Kommt auf den Koalitionsvertrag an.

Ja natürlich, aber unterschätzen Sie nicht: So ein Vertrag, den man jetzt beschließt, der hilft nicht bei den Problemen, die in den nächsten fünf Jahren auftauchen, von denen wir jetzt noch gar nichts wissen.

Was hilft denn dann?

Ein Mindestmaß an Vertrauen, dass solche schwierigen Situationen, die nicht vertraglich geregelt sind, gelöst werden können. Ohne dieses Vertrauen können Sie nicht regieren.

Nun haben die Grünen zwar keine gemeinsame Geschichte, aber doch Parallelen mit der Linkspartei – gerade in der Art, wie einmal fundamentale Opposition gemacht wurde.

Das ist völlig richtig. Deswegen habe ich immer darauf geachtet, seit die Linken im Hessischen Landtag sind, dass wir ihnen gegenüber nicht arrogant auftreten. Wir müssen uns immer fragen: Was haben wir 1982 hier eigentlich vertreten? Zur Wahrheit gehört aber auch: Die hessischen Grünen sind 1982 in den Landtag gekommen. Sie waren 1983 bereit zur Tolerierung. Und sie waren 1985 bereit zur Koalition. Die Linkspartei ist jetzt seit sechs Jahren hier und vertritt noch immer die „reine Lehre“. Das ist jetzt der spannende Punkt für die Linkspartei: Ob sie genau das kann, was die Grünen in Hessen auch gekonnt haben.

Und das wäre?

Von der Protest- zur Gestaltungspartei werden.

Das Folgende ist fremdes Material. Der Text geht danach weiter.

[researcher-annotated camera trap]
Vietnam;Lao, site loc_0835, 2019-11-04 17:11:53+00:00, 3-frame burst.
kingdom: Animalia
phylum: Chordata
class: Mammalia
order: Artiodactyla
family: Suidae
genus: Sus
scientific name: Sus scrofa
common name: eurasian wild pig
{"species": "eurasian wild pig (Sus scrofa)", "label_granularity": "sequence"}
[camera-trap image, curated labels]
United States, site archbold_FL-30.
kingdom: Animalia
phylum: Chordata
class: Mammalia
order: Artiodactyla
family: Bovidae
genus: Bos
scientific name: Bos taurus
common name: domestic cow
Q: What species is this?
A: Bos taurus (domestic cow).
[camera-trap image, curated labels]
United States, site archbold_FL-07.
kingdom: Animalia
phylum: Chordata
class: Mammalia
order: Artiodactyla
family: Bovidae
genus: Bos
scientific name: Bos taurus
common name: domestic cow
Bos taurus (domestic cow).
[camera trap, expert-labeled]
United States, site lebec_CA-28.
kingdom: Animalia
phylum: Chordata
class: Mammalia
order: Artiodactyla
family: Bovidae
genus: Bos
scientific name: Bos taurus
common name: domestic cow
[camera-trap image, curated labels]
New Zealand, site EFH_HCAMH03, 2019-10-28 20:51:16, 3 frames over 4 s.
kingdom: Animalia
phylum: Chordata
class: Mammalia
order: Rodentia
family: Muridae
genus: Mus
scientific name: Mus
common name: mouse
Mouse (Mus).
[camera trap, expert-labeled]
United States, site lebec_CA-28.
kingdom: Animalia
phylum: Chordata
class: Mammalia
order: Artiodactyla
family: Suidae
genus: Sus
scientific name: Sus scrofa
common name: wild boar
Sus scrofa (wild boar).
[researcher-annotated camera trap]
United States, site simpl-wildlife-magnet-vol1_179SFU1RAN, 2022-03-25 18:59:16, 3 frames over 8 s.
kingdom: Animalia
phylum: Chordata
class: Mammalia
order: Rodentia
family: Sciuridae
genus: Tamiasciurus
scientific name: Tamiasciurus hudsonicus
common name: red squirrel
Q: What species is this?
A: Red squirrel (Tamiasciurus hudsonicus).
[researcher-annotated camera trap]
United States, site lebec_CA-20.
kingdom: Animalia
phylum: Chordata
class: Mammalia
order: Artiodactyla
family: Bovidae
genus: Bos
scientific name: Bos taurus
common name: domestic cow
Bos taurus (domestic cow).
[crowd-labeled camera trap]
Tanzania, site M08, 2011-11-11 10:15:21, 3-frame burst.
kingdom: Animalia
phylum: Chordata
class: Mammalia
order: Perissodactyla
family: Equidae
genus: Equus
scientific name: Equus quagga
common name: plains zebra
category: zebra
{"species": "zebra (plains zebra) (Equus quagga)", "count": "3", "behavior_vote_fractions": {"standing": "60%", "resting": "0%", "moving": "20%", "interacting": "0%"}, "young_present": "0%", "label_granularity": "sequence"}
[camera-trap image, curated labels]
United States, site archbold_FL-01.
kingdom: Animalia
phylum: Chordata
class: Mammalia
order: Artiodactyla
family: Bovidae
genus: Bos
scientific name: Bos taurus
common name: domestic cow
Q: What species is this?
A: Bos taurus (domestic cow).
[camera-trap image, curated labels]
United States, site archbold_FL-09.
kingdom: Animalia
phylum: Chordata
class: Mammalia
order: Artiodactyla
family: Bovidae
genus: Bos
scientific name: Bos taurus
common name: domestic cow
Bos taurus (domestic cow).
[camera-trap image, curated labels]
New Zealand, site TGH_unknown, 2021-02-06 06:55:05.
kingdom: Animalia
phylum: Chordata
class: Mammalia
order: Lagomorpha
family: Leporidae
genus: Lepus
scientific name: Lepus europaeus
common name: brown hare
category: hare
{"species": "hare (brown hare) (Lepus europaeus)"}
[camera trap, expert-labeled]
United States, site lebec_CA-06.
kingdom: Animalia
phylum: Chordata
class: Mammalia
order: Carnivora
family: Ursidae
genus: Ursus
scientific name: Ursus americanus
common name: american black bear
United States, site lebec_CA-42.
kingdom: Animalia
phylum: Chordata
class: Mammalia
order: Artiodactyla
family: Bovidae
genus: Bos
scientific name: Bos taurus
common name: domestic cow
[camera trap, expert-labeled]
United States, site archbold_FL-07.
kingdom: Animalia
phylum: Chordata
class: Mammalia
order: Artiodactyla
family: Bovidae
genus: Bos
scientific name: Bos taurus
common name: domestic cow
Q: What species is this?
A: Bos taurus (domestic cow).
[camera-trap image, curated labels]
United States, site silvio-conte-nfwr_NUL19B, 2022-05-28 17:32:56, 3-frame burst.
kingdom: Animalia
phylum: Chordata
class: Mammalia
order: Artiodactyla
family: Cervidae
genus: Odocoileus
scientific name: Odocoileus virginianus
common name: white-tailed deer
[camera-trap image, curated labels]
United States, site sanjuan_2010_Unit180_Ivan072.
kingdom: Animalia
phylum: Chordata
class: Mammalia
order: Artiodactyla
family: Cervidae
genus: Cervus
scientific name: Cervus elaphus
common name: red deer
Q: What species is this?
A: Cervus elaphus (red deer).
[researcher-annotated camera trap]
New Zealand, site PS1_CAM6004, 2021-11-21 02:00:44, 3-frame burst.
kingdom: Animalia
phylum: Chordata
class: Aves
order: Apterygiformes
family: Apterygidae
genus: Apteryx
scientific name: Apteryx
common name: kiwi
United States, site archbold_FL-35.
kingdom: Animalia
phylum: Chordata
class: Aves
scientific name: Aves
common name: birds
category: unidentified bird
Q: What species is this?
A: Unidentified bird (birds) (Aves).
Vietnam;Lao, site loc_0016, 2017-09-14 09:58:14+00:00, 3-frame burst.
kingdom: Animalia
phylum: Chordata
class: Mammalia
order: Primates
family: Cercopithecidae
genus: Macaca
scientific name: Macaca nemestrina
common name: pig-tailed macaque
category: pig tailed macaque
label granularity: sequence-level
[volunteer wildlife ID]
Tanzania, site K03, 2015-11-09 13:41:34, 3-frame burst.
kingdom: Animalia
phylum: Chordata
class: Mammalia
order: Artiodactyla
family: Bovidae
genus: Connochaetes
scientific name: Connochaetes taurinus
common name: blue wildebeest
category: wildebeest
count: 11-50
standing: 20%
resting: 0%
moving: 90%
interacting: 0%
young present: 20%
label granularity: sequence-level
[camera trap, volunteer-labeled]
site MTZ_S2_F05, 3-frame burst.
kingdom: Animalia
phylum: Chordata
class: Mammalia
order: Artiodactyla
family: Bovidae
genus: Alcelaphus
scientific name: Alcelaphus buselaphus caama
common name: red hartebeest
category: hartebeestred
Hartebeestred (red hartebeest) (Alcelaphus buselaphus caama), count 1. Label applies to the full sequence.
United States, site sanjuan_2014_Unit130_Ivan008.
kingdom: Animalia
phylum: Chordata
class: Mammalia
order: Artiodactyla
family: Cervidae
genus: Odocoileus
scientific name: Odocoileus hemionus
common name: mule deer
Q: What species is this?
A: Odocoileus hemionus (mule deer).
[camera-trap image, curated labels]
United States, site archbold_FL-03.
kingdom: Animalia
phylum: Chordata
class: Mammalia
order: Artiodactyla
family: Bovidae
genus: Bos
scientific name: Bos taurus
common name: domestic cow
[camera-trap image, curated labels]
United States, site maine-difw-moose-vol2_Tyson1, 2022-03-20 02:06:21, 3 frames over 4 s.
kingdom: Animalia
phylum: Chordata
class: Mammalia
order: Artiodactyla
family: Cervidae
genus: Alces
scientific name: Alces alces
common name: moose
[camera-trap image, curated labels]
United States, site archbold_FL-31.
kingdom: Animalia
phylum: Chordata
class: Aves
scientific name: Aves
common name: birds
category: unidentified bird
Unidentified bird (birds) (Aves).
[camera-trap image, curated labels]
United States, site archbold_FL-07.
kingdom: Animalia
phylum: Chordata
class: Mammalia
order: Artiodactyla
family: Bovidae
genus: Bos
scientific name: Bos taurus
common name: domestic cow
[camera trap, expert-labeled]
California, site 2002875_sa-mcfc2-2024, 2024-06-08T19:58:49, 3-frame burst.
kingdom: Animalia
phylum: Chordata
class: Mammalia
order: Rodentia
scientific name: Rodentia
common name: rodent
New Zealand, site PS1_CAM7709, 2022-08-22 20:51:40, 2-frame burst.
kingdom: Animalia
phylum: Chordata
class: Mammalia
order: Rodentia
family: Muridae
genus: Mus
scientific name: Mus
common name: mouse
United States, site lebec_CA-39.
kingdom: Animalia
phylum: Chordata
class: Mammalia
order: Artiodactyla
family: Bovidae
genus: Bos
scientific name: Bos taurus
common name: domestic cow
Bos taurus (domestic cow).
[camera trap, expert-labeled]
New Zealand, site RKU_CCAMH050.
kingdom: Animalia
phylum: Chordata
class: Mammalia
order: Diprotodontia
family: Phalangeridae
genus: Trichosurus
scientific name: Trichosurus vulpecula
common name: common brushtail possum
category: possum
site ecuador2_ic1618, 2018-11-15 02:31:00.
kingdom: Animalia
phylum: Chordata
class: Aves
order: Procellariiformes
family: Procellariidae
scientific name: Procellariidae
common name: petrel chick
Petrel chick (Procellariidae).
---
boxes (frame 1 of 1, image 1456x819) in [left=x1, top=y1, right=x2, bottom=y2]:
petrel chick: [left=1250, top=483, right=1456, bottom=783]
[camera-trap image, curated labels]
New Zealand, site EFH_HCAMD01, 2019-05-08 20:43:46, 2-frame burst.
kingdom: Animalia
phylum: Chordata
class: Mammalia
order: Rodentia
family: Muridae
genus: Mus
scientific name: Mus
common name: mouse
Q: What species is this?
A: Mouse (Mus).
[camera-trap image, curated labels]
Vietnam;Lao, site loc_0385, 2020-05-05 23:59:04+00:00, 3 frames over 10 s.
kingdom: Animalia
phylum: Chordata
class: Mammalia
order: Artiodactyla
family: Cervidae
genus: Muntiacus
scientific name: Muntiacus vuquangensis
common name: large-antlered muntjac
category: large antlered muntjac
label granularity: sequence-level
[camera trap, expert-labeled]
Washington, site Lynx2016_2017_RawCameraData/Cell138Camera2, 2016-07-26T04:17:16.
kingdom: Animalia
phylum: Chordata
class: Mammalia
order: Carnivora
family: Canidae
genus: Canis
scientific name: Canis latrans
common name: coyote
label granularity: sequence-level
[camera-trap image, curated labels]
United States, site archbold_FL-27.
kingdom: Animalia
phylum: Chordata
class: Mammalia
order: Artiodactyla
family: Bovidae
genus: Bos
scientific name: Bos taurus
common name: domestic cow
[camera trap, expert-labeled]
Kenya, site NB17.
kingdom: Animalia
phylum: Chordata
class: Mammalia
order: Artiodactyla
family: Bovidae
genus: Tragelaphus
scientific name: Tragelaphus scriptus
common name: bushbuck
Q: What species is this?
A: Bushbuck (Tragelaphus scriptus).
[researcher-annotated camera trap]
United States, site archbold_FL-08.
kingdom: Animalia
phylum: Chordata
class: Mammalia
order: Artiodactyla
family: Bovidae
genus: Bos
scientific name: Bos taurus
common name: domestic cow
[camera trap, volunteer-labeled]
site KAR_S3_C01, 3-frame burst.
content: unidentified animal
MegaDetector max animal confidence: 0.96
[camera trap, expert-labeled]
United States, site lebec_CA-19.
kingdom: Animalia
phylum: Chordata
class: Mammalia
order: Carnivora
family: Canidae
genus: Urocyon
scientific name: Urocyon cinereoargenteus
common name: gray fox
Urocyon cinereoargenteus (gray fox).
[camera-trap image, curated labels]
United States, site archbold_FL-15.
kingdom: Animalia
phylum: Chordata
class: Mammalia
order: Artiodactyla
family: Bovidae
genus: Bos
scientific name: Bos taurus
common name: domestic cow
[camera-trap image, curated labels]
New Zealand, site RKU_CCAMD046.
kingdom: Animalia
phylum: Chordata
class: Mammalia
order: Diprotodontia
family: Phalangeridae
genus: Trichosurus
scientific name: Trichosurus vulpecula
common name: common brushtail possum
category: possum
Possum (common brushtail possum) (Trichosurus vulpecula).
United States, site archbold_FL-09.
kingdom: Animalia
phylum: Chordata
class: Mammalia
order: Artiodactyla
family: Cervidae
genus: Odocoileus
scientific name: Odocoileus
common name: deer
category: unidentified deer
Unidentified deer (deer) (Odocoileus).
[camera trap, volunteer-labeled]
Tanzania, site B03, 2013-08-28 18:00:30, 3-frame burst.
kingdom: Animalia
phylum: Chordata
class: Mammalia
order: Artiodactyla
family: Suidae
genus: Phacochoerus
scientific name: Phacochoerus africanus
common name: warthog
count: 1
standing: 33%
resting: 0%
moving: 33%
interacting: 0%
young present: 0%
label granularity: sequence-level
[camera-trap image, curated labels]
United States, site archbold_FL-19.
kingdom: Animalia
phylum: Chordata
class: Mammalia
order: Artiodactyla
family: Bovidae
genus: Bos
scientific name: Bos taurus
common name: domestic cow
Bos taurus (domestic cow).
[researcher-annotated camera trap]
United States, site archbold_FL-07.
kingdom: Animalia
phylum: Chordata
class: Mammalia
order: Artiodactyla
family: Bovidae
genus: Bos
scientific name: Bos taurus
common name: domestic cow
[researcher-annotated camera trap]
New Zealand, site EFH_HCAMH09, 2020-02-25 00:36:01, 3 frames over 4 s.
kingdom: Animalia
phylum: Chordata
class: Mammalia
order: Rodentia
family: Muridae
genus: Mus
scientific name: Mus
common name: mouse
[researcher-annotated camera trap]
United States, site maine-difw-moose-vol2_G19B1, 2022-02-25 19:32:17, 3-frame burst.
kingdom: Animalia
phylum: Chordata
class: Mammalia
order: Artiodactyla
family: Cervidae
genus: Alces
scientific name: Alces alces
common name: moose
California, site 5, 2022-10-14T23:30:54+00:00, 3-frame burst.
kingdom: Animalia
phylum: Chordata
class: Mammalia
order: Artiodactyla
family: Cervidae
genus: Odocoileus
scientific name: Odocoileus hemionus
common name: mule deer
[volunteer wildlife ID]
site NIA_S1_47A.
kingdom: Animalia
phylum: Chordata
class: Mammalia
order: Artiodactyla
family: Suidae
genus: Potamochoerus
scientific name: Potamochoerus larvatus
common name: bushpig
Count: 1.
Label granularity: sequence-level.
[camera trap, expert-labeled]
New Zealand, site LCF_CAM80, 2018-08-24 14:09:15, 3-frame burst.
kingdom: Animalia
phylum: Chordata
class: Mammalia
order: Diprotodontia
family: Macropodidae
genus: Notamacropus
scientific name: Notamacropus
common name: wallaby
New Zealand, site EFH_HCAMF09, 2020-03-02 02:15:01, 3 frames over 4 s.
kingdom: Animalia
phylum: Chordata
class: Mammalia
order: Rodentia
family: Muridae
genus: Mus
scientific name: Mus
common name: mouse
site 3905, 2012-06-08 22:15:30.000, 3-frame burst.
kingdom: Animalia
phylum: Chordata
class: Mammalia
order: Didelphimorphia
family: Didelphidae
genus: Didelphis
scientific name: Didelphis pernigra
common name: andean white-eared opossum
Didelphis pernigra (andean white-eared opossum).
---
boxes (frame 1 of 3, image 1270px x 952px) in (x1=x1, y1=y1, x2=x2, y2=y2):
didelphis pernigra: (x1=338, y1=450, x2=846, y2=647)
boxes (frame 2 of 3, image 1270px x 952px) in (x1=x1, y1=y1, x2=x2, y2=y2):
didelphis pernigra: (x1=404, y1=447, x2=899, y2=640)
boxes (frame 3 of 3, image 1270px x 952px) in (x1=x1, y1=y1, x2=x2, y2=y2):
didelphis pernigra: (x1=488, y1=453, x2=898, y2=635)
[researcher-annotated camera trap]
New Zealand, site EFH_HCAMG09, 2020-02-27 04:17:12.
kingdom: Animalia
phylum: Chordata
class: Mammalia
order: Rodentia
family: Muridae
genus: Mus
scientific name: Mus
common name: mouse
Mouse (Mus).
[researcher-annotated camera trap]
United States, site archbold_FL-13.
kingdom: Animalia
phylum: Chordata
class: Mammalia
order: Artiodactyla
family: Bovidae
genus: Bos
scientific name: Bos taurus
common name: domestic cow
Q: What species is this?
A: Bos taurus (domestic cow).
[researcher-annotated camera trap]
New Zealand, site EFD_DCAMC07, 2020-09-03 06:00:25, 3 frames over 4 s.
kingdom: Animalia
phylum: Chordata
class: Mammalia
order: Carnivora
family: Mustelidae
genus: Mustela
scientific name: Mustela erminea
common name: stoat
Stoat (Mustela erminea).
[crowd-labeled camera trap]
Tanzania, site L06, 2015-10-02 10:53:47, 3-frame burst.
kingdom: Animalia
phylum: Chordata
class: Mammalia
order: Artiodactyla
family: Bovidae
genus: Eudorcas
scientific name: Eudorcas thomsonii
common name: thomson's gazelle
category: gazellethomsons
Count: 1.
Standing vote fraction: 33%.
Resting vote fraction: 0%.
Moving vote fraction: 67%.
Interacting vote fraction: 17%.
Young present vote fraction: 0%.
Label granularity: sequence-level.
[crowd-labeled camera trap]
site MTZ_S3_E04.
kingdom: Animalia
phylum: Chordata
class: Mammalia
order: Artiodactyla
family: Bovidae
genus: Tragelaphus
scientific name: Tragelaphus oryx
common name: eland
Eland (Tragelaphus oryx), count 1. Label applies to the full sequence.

Ihre gemeinsame Geschichte mit der CDU war sehr hart. Im Gegensatz zu Roland Koch macht Volker Bouffier eher den Eindruck eines konzilianten Onkels, mit dem man reden kann. Ist das so?

Dass alle mit allen reden können, ist für Hessen ein zivilisatorischer Fortschritt. Das gab es zu Lebzeiten der handelnden Personen noch nicht. Es gab in Hessen seit Jahrzehnten keine Große Koalition, es gab nie Rot-Grün-Rot, es gab noch nie eine Ampel und noch nie Schwarz-Grün.

Eine Konfrontation der Lager, wie es sie in kaum einem anderen Bundesland je gab?

Ja, weil auch der Stil hier sehr konfrontativ ist. Ich mache mir auch keine Illusionen. Sobald man sich für die eine oder andere Variante entscheidet, ist es mit der Nettigkeit vorbei. Aber ich hoffe doch, dass wir daraus langfristig etwas ziehen, dass dieses rituelle Aufeinander-Einschlagen mal aufhört.

Thomas Schäfer-Gümbel von der SPD und CDU-Mann Volker Bouffier sitzen sich derzeit auch in Berlin gegenüber. Keine Sorge, dass die beiden sich dort besser kennenlernen, als Ihnen lieb sein kann?

Wenn die miteinander koalieren wollen, werden sie es tun. Ich glaube aber, dass die Gespräche in alle Richtungen ernsthaft sind. Das sind nicht nur Höflichkeitsbesuche. Abstrakt sind alle Lösungen denkbar. Schwierig wird’s, wenn es real wird. Es gibt Leute, die sagen mir: In einem schwarz-grünen Koalitionsvertrag kann alles drinstehen – das könnt ihr trotzdem nicht machen. Das ist dann ein Bauchgefühl …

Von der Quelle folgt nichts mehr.